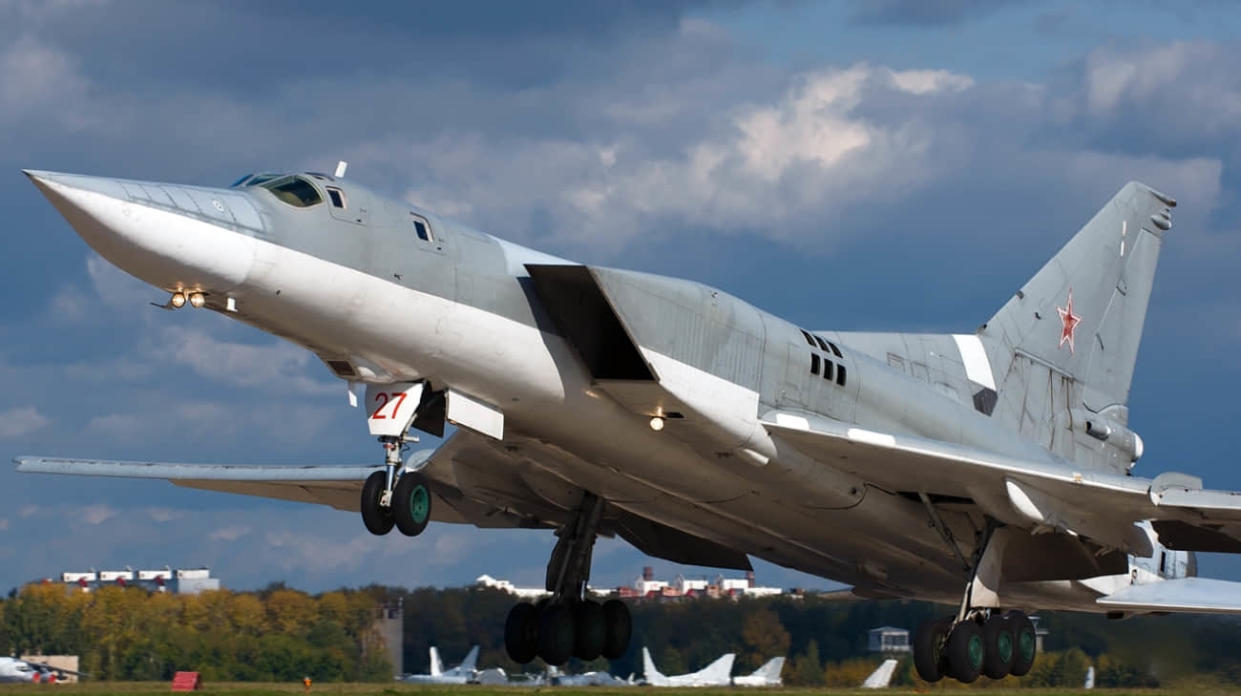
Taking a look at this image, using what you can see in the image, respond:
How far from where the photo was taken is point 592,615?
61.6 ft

* * * * * * *

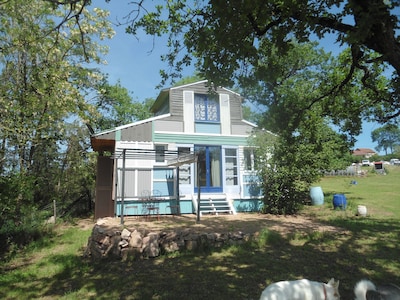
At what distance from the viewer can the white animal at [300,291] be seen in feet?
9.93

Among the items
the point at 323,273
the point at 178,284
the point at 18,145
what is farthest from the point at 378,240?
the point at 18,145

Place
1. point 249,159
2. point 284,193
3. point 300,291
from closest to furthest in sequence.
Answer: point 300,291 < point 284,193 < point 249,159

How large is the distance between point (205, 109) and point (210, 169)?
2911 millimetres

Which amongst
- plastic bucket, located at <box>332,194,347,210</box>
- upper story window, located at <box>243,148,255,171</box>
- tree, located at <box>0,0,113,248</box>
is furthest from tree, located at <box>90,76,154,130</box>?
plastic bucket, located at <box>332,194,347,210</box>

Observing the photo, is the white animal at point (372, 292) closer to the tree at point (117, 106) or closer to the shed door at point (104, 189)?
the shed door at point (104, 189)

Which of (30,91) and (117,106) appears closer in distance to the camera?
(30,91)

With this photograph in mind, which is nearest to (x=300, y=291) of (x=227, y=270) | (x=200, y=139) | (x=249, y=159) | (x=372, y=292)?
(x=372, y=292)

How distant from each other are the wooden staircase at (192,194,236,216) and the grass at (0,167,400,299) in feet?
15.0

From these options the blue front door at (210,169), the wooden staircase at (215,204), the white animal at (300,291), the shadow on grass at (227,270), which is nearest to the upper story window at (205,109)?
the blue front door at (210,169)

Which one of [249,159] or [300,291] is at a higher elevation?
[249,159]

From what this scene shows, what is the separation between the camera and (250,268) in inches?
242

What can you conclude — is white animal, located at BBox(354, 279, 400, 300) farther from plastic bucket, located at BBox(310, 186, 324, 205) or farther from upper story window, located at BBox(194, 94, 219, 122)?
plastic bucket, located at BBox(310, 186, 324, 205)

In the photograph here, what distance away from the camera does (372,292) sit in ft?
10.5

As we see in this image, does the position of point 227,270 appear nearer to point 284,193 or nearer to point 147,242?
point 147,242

* * * * * * *

• **Exercise objective**
Count the lines in the records above that contain the word "plastic", and give only that number.

• **The result**
4